I blame my local radio stations. I’ve got about a 20 minute drive to work daily, and by the time I get into the car, I’ve generally covered the basic news of the day. I can’t listen to NPR every day. So I try to find some music. Do any of my local radio stations play music in the morning? No. In their minds, the way to listeners’ hearts is clearly through the hiring of a team of morning personalities, qualified to perform lame sketches and pathetic commentary passing for humor. What they can’t apparently do is press the play button for a song.
So these guys drove me back to my local country station. Generally I only listen to it when it’s time for the ball game. But they play music during the morning drive time, which is why, most weekday mornings, instead of Dumb and Dumber running their mouths off about the latest idiocy in the news, I get to hear about literature, history and american culture.
Don’t believe me? Check out the first verse of Tim McGraw’s “Southern Voice”;Hank Williams sang it Number 3 drove it Chuck Berry twanged it Will Faulkner wrote it Aretha Franklin sold it Dolly Parton graced it Rosa Parks rode it Scarlett O chased it… Don’t let this old gold cross In this Allman Brothers t-shirt throw ya It’s cicadas making noise With a southern voice (Tim McGraw, “Southern Voice”)
And I’m hooked. Why? I’m not southern. But I like the song.
And I recognize the names in the first verse. Perhaps that’s the key. Hank Williams, Dale Earnhardt and Chuck Berry share the stage with William Faulkner, Aretha Franklin and Rosa Parks. These are the heroes of southern culture – which, as David Masciotra points out in his essay on the song at The Daily Yonder, is not the stereotypical cliché of “toothless, rump-scratching, drunken low-lives whose favorite hobbies are burning crosses, incest, and dropping out of school.”
Masciotra goes on to argue that the song, with its “maddeningly incomplete” list of people who have played an important part in southern culture, ought to remind listeners that southern culture is American culture:
Despite the low-budget horror movie that passes for its political system and its Ponzi scheme management of the economy, the United States of America is still an extremely fun and satisfying place to live. Much of this is due to the country’s eclectic options for musical, literary, artistic, and culinary delight. The brilliant hybrid of American culture was created and is continually crafted by immigrant influence and regional difference.
And this is where my own musical tastes begin to make sense. I can’t explain the presence of “Little Jeannie” on the top of my playlist, but if I look at my list with the word “hybrid” in mind, it begins to make sense. “House on Pooh Corner” plays off the book by the English author A.A, Milne. The performance of Willie Nelson’s “Night Life” by Eric Clapton gives it a smoky, bluesy drive that smacks more of a basement big-city club than a late night in a roadhouse. Joey Ramone covering the standard “What a Wonderful World,” first recorded by Louis Armstrong but subsequently covered by at least 50 other performers.

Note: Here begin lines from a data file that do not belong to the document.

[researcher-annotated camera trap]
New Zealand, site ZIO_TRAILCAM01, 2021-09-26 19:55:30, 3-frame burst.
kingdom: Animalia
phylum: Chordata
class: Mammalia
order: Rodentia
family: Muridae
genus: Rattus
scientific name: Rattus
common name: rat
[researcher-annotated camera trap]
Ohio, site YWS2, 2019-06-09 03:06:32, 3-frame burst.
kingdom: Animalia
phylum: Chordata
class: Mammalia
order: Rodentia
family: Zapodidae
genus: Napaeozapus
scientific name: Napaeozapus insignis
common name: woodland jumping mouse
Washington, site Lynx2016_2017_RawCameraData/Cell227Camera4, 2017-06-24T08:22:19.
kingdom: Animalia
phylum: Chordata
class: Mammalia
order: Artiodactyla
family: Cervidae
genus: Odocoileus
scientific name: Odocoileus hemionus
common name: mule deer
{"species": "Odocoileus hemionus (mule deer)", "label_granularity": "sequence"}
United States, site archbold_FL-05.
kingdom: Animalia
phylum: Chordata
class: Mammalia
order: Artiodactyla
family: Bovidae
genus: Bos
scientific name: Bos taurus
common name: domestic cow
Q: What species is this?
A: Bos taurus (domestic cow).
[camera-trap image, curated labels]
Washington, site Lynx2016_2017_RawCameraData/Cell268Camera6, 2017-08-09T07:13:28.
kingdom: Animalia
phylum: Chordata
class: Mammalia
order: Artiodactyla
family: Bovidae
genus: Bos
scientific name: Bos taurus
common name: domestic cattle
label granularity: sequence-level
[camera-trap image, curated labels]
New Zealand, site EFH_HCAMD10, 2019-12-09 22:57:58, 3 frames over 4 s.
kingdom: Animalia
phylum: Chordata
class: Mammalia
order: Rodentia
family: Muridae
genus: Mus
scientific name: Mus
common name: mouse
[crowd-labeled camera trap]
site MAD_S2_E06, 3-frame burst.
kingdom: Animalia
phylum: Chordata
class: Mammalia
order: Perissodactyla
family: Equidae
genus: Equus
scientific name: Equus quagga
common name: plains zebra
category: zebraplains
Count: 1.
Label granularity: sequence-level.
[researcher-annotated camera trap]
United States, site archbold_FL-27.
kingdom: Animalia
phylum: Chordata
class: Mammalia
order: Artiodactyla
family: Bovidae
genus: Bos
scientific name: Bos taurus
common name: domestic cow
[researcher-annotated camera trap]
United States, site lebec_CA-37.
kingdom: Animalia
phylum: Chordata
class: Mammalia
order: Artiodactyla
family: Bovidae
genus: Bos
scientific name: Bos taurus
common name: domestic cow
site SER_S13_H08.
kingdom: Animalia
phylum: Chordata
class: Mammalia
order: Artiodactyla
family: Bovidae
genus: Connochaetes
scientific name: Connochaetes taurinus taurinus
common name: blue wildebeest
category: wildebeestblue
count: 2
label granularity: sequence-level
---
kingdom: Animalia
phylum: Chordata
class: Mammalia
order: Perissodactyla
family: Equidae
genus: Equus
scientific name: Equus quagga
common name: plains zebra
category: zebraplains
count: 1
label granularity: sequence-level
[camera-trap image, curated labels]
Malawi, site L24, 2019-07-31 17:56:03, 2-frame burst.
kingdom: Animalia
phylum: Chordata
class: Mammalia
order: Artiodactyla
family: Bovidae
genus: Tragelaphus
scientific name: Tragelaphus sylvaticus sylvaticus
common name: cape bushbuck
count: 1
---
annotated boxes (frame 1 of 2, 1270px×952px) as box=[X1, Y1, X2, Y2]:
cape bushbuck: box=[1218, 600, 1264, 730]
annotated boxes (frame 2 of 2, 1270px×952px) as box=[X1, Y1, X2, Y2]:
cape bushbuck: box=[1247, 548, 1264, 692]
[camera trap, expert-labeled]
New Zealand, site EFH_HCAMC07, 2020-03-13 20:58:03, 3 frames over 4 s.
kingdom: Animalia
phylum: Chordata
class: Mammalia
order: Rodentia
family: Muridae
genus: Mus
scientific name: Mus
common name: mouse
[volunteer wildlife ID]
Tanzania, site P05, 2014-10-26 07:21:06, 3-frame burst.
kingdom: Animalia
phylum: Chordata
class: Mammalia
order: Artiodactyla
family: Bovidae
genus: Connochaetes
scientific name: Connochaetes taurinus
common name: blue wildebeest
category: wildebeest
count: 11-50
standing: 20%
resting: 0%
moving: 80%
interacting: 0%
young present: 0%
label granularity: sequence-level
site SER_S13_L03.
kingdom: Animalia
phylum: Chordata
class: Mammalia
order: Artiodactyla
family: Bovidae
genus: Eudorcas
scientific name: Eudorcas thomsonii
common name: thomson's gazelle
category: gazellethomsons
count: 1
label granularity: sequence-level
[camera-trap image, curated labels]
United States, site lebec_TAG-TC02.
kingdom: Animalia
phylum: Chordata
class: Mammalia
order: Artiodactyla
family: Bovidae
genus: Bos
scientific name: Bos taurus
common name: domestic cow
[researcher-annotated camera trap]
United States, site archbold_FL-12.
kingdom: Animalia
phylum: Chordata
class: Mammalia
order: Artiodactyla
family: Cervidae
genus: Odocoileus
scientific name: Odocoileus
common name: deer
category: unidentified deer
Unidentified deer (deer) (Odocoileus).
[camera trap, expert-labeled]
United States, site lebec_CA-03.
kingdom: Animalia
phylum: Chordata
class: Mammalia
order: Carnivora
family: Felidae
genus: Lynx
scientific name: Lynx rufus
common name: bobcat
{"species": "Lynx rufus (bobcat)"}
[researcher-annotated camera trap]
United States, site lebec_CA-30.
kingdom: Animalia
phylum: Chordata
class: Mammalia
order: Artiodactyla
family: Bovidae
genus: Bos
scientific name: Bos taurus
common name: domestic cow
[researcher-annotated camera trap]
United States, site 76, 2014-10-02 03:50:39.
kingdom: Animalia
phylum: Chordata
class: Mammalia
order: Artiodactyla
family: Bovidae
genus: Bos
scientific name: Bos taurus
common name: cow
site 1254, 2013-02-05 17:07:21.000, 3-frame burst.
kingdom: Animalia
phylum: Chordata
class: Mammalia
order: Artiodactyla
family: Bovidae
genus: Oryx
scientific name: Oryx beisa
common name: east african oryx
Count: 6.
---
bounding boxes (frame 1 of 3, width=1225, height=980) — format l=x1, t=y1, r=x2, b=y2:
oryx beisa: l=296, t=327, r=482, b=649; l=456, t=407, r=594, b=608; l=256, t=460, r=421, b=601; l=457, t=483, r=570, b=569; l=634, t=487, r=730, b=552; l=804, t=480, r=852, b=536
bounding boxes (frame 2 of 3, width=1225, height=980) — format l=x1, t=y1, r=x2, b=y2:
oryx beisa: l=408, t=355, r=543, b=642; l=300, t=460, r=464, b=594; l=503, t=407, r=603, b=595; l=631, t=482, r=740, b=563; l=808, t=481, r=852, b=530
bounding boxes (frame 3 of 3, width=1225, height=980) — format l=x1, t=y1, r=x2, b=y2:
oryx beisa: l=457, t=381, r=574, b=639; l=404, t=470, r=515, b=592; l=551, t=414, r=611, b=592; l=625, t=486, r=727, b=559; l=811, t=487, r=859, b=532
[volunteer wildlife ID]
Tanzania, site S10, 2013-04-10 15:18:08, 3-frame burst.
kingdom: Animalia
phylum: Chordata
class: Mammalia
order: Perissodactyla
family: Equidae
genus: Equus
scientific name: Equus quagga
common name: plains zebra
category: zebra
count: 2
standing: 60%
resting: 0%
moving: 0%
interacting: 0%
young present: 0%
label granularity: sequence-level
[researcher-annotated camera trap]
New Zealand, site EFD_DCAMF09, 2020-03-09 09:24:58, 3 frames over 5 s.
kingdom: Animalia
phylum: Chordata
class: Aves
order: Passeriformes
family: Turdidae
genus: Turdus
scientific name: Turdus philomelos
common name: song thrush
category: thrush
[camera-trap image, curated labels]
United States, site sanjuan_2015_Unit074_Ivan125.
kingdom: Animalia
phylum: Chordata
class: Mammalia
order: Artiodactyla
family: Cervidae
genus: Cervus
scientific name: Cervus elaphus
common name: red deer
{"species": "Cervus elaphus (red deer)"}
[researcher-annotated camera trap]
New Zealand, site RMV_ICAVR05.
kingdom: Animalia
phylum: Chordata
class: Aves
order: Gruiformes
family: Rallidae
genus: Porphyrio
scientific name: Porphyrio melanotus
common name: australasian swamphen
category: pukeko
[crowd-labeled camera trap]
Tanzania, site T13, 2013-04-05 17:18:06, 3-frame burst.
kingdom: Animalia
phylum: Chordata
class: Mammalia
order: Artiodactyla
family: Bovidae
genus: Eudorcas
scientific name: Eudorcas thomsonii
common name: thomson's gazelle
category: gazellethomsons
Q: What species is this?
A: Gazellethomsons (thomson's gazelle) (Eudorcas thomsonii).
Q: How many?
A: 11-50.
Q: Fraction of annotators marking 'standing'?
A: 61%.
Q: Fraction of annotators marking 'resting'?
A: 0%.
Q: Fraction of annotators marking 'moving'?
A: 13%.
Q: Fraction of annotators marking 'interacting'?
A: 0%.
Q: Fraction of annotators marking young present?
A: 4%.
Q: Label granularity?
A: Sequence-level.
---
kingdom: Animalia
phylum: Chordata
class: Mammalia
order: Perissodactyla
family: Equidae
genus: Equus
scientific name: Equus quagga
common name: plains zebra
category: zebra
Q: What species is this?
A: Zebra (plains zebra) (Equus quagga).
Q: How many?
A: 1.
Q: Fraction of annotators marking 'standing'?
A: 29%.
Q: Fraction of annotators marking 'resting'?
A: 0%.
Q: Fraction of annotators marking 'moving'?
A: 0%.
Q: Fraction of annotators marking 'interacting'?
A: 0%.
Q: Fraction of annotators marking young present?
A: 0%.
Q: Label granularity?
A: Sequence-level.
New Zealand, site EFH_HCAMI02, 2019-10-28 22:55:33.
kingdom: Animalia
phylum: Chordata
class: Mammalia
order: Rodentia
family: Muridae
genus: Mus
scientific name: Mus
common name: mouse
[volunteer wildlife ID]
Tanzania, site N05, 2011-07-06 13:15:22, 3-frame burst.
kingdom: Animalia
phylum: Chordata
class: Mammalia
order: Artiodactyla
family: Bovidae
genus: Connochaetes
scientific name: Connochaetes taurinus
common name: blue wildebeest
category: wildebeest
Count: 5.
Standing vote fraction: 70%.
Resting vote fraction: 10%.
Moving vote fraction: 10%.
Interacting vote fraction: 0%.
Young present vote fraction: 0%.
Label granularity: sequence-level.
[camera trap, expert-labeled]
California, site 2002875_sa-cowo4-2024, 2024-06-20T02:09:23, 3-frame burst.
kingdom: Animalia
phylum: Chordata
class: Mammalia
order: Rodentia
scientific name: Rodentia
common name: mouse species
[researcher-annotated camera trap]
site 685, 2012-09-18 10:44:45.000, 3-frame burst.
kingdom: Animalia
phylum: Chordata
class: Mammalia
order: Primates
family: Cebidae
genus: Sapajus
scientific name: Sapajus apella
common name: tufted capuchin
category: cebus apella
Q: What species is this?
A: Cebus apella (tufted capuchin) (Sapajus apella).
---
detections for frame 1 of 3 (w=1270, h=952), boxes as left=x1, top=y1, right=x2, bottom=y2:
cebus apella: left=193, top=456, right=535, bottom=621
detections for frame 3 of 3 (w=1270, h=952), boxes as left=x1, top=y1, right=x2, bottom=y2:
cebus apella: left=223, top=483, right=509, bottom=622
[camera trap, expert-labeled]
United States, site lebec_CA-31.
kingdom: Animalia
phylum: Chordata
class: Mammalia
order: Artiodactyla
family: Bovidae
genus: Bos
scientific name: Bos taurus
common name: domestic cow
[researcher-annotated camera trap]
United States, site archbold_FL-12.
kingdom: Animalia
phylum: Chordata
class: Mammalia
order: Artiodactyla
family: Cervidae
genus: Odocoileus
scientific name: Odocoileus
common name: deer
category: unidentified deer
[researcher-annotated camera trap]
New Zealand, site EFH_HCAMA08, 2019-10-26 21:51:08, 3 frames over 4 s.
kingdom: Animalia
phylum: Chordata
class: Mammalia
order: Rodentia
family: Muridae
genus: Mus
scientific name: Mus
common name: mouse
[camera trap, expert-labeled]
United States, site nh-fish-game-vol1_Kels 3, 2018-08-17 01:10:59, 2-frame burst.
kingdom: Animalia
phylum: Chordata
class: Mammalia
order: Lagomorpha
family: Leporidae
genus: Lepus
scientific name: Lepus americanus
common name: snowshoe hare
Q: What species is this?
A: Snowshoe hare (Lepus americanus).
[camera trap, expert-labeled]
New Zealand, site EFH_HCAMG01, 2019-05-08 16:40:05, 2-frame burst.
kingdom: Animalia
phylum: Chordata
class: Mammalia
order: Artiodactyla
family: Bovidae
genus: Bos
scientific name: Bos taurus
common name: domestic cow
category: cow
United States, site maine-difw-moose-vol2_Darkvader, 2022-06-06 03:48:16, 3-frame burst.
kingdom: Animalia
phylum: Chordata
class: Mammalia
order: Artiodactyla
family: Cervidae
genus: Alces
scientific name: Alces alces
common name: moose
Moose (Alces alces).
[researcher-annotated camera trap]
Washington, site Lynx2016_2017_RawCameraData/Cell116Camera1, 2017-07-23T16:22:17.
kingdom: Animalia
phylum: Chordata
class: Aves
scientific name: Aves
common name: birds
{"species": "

To the extent that we can identify an “American” culture, one has to say that it’s a hybrid. This allows a middle-aged white guy born in Wisconsin and grew up in the northeast to like music from a wide range of performers. I don’t have to make any apologies for switching from the blues to some old skool hip-hop, if I so choose.
And as far as listening to country on my driving to work? In the words of Johnny Cash:
I love songs about horses, railroads, land, judgment day, family, hard times, whiskey, courtship, marriage, adultery, separation, murder, war, prison, rambling, damnation, home, salvation, death, pride, humor, piety, rebellion, patriotism, larceny, determination, tragedy, rowdiness, heartbreak, and love. And Mother. And God.
That doesn’t just describe country music. That describes American music. Bring it on.